_TASK DIRECTIONS_
Make an exact copy of the lines from the one holding "site 850, 2011-10-18" through the last line of the material, and output nothing else.

_RECORDED INFORMATION_
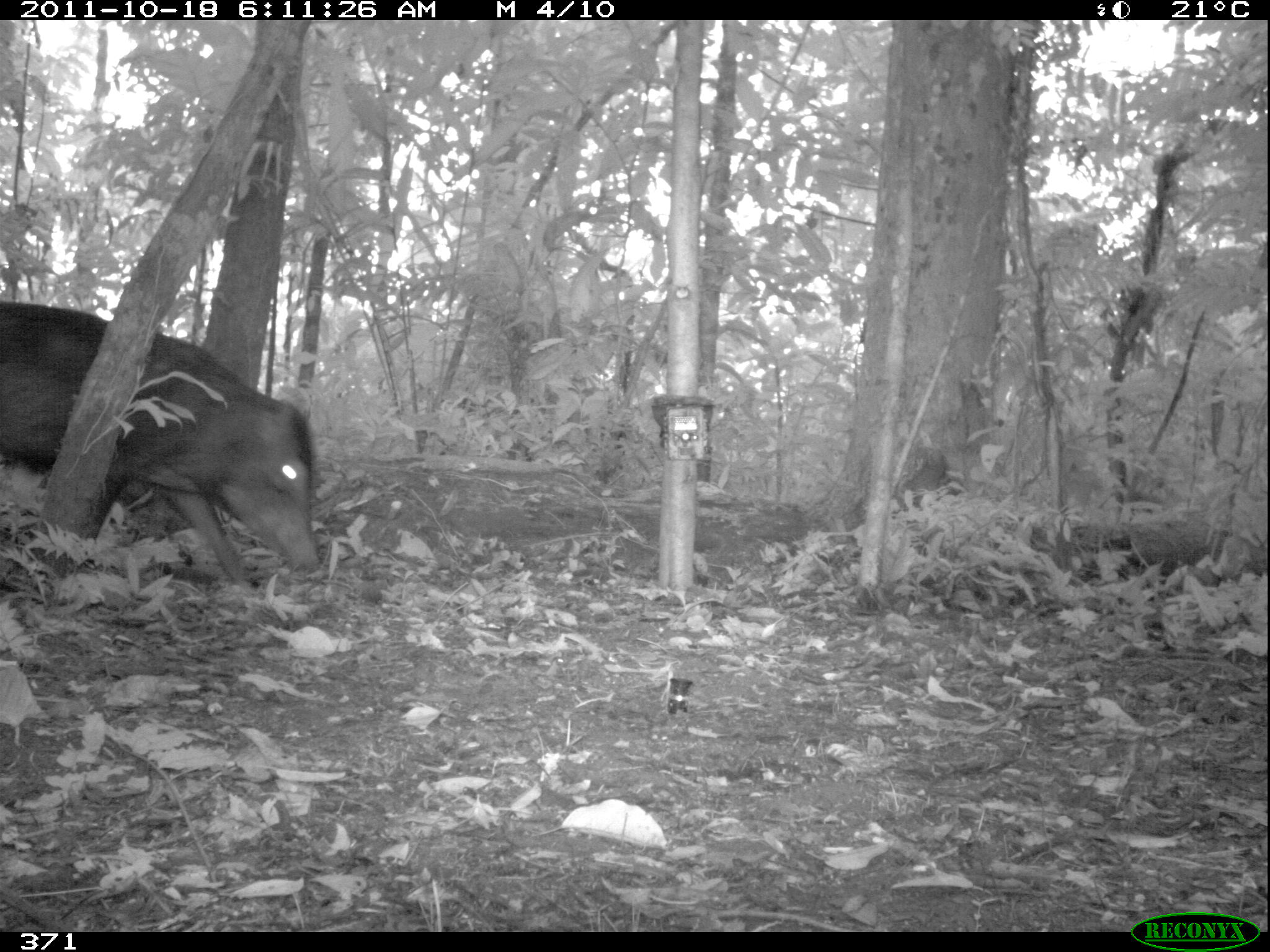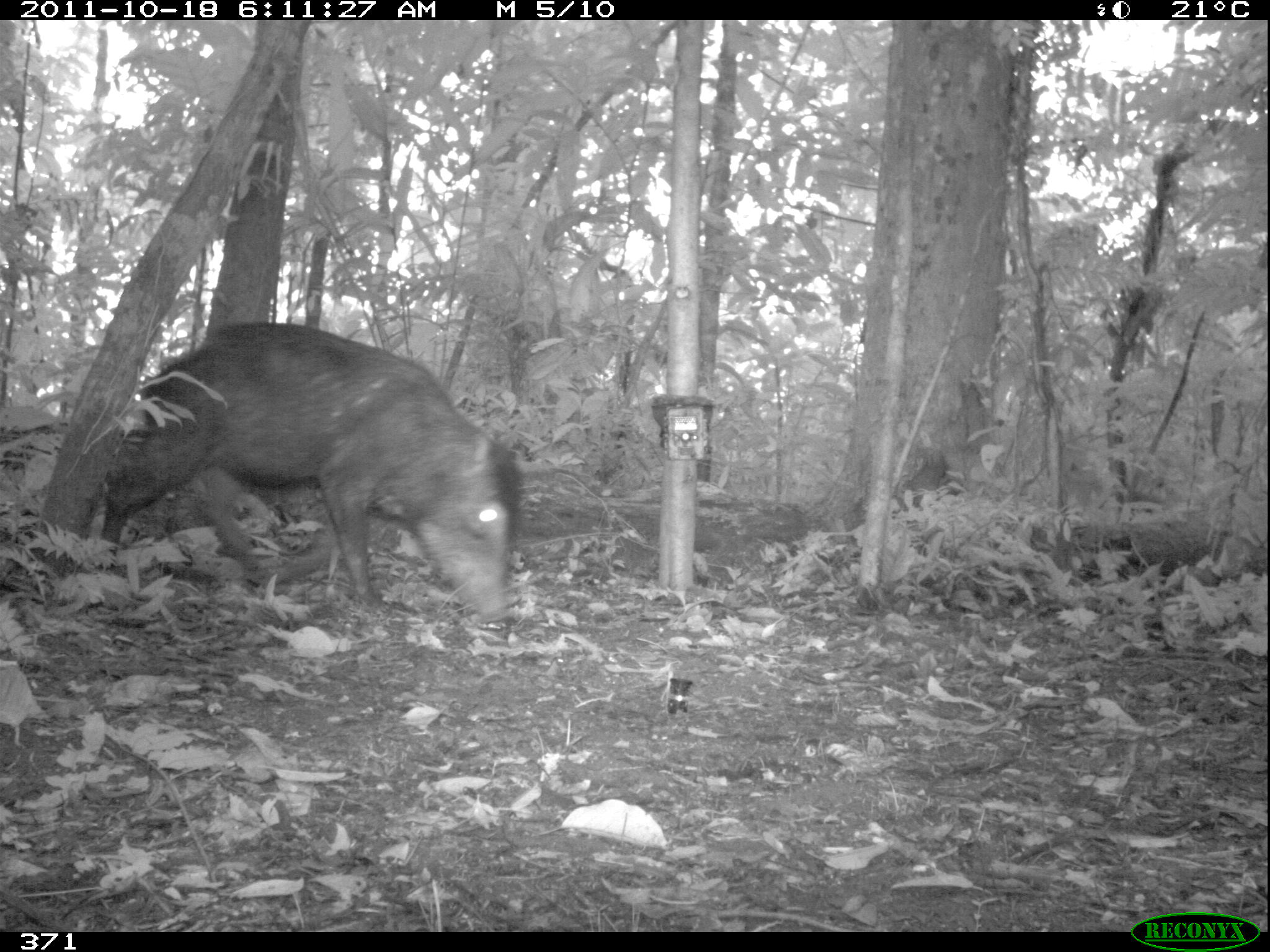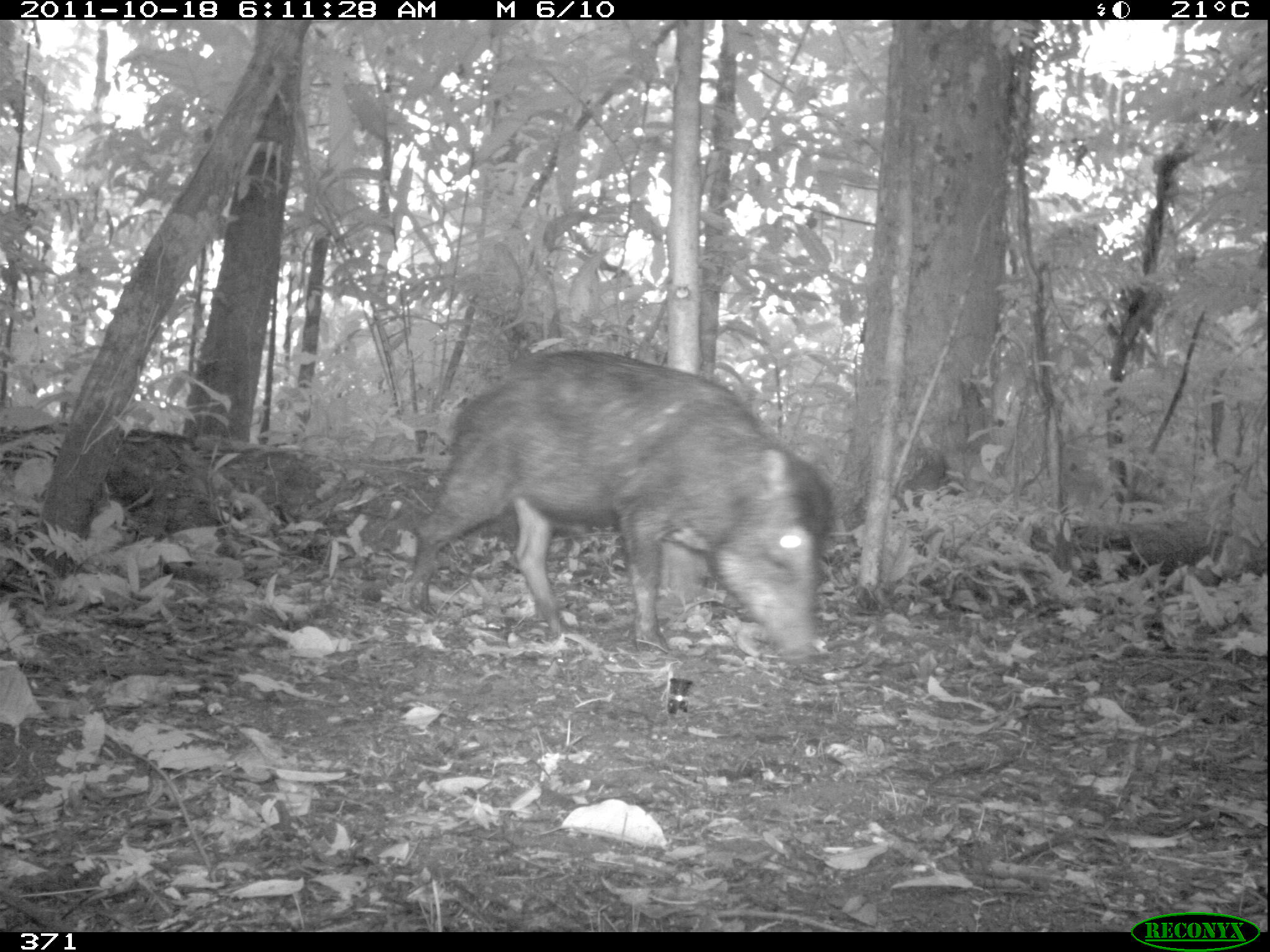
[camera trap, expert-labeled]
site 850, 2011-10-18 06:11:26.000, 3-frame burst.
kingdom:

_WRITTEN RESPONSE_
site 850, 2011-10-18 06:11:26.000, 3-frame burst.
kingdom:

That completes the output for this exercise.